- _Seçilen metin_
Soru 1. Hocam, zengin bir Müslüman fakir olan damadına zekat verebilir mi?
Cevap 1. Hanefi ve Şafii mezheplerine göre damat hakiki evlat sayılmadığı için muhtaçsa kayınpederi damada zekat verebilir. Bunun gibi damat zengin olur da, kayınpedere zekat verebilir. Yalnız bu işte samimiyet gerekiyor. Zekat yabancıya gitmesin diye damada zekat verilirse hiç doğru olmaz. Caiz değildir.
Soru 2. Hocam, zekatlarımızı belli vadelere bölersek taksitlerle ödemek caiz olur mu?
Cevap 2. Evet, bu çok önemli bir meseledir. Hanefi ve Şafii mezheplerine göre bir Müslüman’a zekat farzsa bunu taksitlere bölerek ödemesi caiz olmaz. Allah (cc) Kur’an’da şöyle buyuruyor: Onların mallarında fakir ve miskinlerin hakları vardır. Bu ayete göre zenginlerin malında fakirlerin hakları vardır. Bu hakları ödemek gerekir. Şayet senetle, çekle zekat ödenecekse o ülkedeki enflasyon hesap edilir. 3 ay sonra ödenecekse 100 TL ödenmesi gerekiyorsa paranın değer kaybı hesaplanır, üzerine ilave edilerek verilir. Diğer bir ayette şöyle buyurmuştur: Hayırlı işlerde bir birinizle yarışın.
Soru 3. Hocam, ben birine ev alırken on bin TL para verdim. Beş binini aldım. Gerisi kaldı. Şimdi arkadaş işini kaybetti. Emekli bir hoca bunu zekatına sayıver dedi. Hem borcunu almış olursun, hem de zekat parandan beş bin düşüver diyor. Ne dersiniz?
Cevap 3. İbadetlerde niyet farzdır. Siz o parayı verirken ödünç vermişsiniz. Zekat niyetiyle vermediniz. O parayı zekata sayamazsınız. Siz o adama beş bin TL zekat verirsiniz, o da sizin borcu öder.
Soru 4. Hocam, ziraat ürünlerin öşürü var mıdır? Ben bir kitapta okudum, Türkiye topraklarında öşür yoktur diyor, güvenilir bir kitapta öyle yazıyor. Ne dersiniz?

- _Verilen bilgiler_
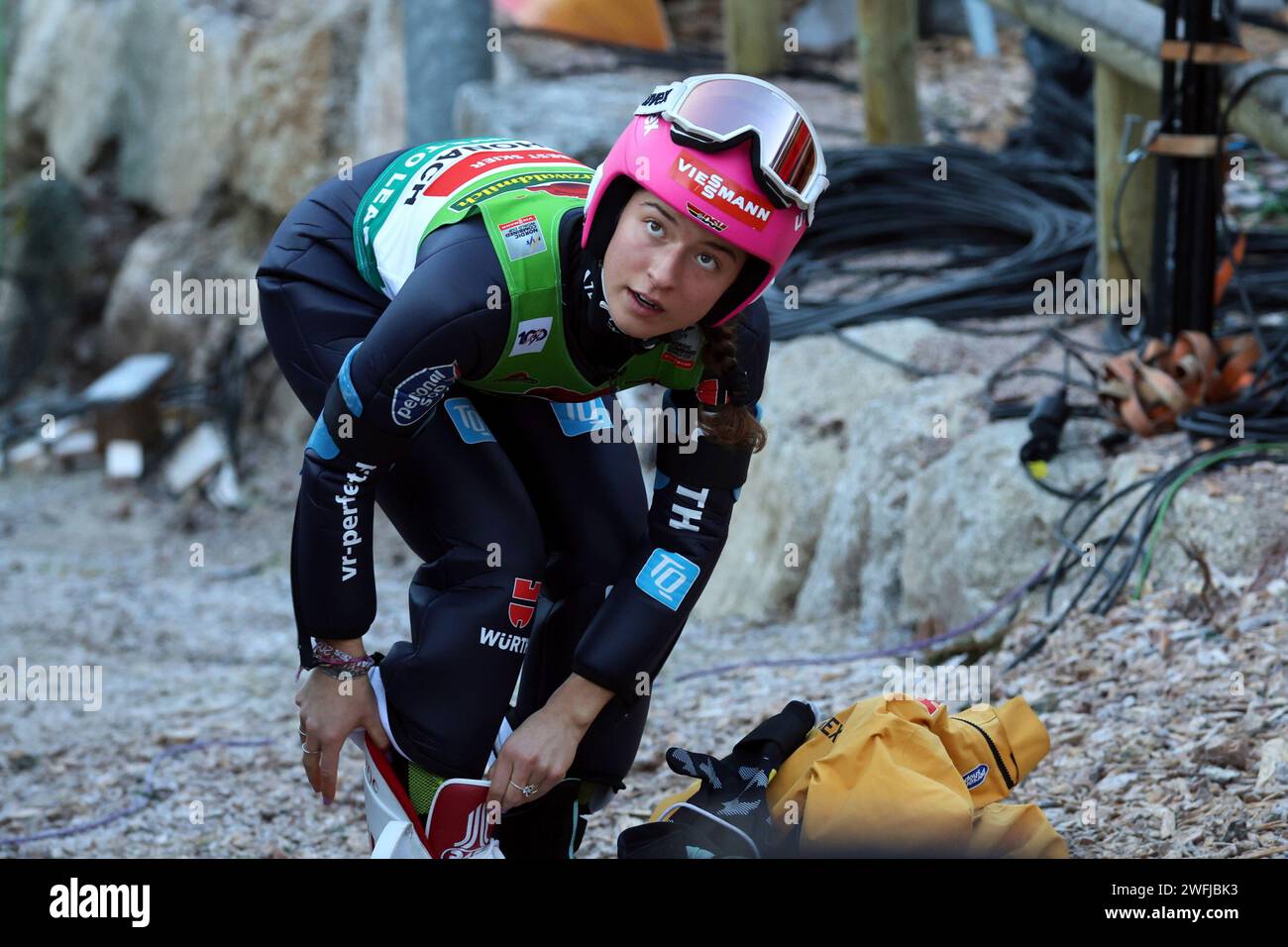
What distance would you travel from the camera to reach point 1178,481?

- _Görev A_
Seçilen metne göre, ödünç olarak verilmiş bir para neden zekata sayılamaz?
- _Görev B_
Seçilen metinde sorulan soruların her birinin konusunu sırayla yazın.
Verilen bilgiler, seçilen metinden bağımsız ayrı bir malzemedir.

- _Beklenen çıktı A_
Çünkü ibadetlerde niyet farzdır ve o para zekat niyetiyle değil, ödünç olarak verilmiştir.

- _Beklenen çıktı B_
1. Zengin bir Müslümanın fakir olan damadına zekat verip veremeyeceği
2. Zekatı vadelere bölüp taksitle ödemenin caiz olup olmadığı
3. Ödünç verilmiş paranın geri alınmayan kısmının zekata sayılıp sayılamayacağı
4. Ziraat ürünlerinin öşrü olup olmadığı